Em janeiro último, sua renúncia aos 72 anos, três anos antes do limite de idade habitual para os bispos diocesanos, levantou questões sobre as razões de sua decisão.
A saída de dom Rey não surgiu do nada. Em junho de 2022, o papa Francisco já o havia proibido de ordenar padres na diocese, medida altamente incomum. Seguiu-se uma visita apostólica, que levou à nomeação de dom François Touvet como bispo coadjutor em novembro de 2023. Isso efetivamente colocou dom Rey sob tutela, com o bispo Touvet dividindo o governo diocesano. Oficialmente, o bispo poderia ter permanecido no cargo até seu 75º aniversário, em 2027, mas sua posição se tornou cada vez mais insustentável.
Reviravolta ‘surpreendente’
Dom Rey descreveu o contexto de sua renúncia como surpreendente ao jornal National Catholic Register, da EWTN. Ele disse que, na visita apostólica, o papa Francisco inicialmente o encorajou a ficar.
“O papa me disse para não renunciar, que eu era necessário”, disse ele. Alguns meses depois, no entanto, ele foi notificado de que a Santa Sé havia mudado de ideia. “O papa toma as decisões, mas é claro que ele confiou nas reflexões e recomendações daqueles que lidaram com o assunto”.
Rey disse que aceitou a decisão por fidelidade à Igreja.
“Toda crise é uma oportunidade de voltar ao essencial”, disse. “Quando confrontado com dificuldades, você pode cair no desânimo ou na rebelião, mas eu escolhi permanecer fiel ao Santo Padre”.
A Santa Sé não revelou o motivo pelo qual o papa pediu a saída do bispo. Um comunicado de imprensa publicado em 7 de janeiro só se refere à aceitação da renúncia do bispo.
As circunstâncias que cercam sua retirada, no entanto, revelam tensões mais profundas dentro da hierarquia da Igreja. As principais acusações contra o bispo na visita apostólica eram de má gestão financeira e discernimento insuficiente na aprovação de algumas ordenações.
“Algumas decisões podem ter sido questionáveis, mas, no geral, a situação financeira da diocese é comparável à de muitas outras dioceses na França”, disse Rey.
Dom Rey disse também que as questões em torno da formação e ordenação sacerdotal não eram inéditas no país.
Esses pontos, no entanto, deram à Santa Sé uma estrutura formal para intervir. Segundo Jean-Marie Guénois, do jornal francês Le Figaro, o desconforto do papa Francisco com a influência tradicionalista também pode ter sido um fator decisivo na saída de dom Rey.
O vaticanista disse que o papa tem procurado limitar a influência de grupos tradicionalistas e exercer maior controle sobre “novas comunidades”, que muitas vezes são movimentos carismáticos que operam independentemente das estruturas diocesanas. A abordagem de dom Rey de acolher amplamente ambas as correntes pode ter sido vista como muito arriscada.

# Dados fornecidos:
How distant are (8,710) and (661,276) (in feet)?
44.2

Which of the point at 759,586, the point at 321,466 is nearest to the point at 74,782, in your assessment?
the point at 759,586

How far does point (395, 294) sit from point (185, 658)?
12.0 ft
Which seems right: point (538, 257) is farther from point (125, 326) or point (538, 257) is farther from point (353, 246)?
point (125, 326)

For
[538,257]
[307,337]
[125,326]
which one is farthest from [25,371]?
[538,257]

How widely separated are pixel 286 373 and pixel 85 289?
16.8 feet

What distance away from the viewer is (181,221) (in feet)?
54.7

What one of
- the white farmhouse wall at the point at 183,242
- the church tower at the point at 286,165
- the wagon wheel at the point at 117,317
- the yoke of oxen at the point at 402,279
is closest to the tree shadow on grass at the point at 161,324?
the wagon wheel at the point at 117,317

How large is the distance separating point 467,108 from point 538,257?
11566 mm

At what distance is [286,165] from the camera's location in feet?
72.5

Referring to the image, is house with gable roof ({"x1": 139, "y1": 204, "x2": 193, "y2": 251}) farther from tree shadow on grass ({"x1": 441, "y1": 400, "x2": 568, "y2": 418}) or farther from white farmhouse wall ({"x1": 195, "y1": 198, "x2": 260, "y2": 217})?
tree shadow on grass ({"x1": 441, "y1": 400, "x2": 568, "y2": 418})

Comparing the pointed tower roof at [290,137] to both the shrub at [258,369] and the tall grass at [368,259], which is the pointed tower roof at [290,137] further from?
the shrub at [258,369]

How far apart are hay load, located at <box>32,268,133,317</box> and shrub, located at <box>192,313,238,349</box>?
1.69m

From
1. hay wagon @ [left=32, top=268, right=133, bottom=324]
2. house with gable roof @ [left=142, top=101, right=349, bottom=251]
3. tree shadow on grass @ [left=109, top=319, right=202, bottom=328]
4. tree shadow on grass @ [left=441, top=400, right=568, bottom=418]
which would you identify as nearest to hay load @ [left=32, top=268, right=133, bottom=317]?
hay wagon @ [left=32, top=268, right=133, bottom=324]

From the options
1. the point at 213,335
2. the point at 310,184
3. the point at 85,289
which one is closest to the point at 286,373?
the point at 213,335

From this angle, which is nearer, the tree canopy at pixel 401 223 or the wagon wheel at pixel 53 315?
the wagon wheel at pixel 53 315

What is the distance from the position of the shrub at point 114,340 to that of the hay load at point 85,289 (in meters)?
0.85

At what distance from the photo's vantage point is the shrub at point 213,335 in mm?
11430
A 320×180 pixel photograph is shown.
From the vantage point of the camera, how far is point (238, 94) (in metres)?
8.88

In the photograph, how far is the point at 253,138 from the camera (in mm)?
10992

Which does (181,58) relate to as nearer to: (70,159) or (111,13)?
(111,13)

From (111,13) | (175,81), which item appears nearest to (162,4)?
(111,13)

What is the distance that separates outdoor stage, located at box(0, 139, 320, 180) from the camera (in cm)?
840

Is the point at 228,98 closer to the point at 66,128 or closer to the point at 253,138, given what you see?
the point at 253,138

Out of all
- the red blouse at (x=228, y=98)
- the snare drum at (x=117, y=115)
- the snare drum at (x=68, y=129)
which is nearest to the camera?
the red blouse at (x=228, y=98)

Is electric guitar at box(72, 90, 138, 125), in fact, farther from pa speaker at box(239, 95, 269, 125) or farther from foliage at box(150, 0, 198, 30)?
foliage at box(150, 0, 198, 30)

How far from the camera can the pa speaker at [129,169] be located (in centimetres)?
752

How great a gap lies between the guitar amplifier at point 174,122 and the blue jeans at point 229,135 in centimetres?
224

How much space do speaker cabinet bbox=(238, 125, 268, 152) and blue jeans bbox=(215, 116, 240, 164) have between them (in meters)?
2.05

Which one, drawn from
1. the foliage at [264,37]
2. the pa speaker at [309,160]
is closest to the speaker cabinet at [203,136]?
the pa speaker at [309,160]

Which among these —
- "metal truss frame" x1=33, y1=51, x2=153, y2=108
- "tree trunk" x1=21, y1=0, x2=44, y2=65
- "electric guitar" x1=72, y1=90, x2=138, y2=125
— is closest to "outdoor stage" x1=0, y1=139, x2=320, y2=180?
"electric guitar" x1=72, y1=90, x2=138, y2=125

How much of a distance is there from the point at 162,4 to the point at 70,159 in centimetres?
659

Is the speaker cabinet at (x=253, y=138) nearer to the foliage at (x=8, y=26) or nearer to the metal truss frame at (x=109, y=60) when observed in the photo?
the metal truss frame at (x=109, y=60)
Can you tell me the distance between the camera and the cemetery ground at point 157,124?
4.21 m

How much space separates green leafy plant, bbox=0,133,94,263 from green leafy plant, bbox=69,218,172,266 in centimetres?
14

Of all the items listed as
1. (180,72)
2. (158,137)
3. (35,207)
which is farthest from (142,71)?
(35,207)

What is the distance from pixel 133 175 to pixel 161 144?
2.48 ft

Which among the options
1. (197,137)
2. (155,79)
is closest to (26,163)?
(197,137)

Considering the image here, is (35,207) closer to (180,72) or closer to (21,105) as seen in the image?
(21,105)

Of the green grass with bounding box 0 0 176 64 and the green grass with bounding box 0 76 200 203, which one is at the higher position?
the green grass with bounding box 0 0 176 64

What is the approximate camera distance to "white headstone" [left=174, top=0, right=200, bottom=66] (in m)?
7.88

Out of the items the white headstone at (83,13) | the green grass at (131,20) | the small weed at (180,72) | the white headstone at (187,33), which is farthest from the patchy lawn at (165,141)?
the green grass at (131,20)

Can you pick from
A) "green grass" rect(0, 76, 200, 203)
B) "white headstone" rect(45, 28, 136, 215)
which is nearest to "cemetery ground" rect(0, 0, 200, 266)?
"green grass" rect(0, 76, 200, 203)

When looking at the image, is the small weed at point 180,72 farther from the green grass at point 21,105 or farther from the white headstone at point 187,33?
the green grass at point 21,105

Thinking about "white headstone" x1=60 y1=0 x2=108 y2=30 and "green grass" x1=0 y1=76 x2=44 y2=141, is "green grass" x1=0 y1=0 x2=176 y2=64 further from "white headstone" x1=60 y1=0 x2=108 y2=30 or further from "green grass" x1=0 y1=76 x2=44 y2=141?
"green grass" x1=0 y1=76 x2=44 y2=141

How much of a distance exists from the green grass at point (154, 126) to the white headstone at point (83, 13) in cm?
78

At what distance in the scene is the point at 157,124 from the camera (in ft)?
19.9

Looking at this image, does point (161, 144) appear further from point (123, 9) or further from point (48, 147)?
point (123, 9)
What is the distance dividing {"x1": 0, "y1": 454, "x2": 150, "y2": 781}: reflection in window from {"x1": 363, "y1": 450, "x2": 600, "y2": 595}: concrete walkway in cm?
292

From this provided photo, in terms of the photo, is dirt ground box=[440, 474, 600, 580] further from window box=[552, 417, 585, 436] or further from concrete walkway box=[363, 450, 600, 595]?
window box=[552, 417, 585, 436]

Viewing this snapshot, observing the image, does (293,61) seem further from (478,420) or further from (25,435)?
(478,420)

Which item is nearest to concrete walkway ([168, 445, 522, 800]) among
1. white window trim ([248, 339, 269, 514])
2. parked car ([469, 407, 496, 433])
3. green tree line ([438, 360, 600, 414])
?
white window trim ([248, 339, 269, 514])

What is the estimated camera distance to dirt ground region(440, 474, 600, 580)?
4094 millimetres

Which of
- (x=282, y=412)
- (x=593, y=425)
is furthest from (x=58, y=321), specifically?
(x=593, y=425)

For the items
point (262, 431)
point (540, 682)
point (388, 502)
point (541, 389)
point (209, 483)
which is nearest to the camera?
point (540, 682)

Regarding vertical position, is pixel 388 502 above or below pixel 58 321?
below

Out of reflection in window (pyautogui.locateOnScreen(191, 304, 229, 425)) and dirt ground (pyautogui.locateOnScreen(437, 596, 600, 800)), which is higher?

# Tarefa proposta 1:
Traduza para o inglês a frase "Rey disse que aceitou a decisão por fidelidade à Igreja.", presente no texto sobre a renúncia de dom Rey.
# Tarefa proposta 2:
Reproduza o trecho do texto sobre a renúncia de dom Rey que vai de "As circunstâncias que" até "de algumas ordenações.".

# Solução 1:
Rey said that he accepted the decision out of loyalty to the Church.

# Solução 2:
As circunstâncias que cercam sua retirada, no entanto, revelam tensões mais profundas dentro da hierarquia da Igreja. As principais acusações contra o bispo na visita apostólica eram de má gestão financeira e discernimento insuficiente na aprovação de algumas ordenações.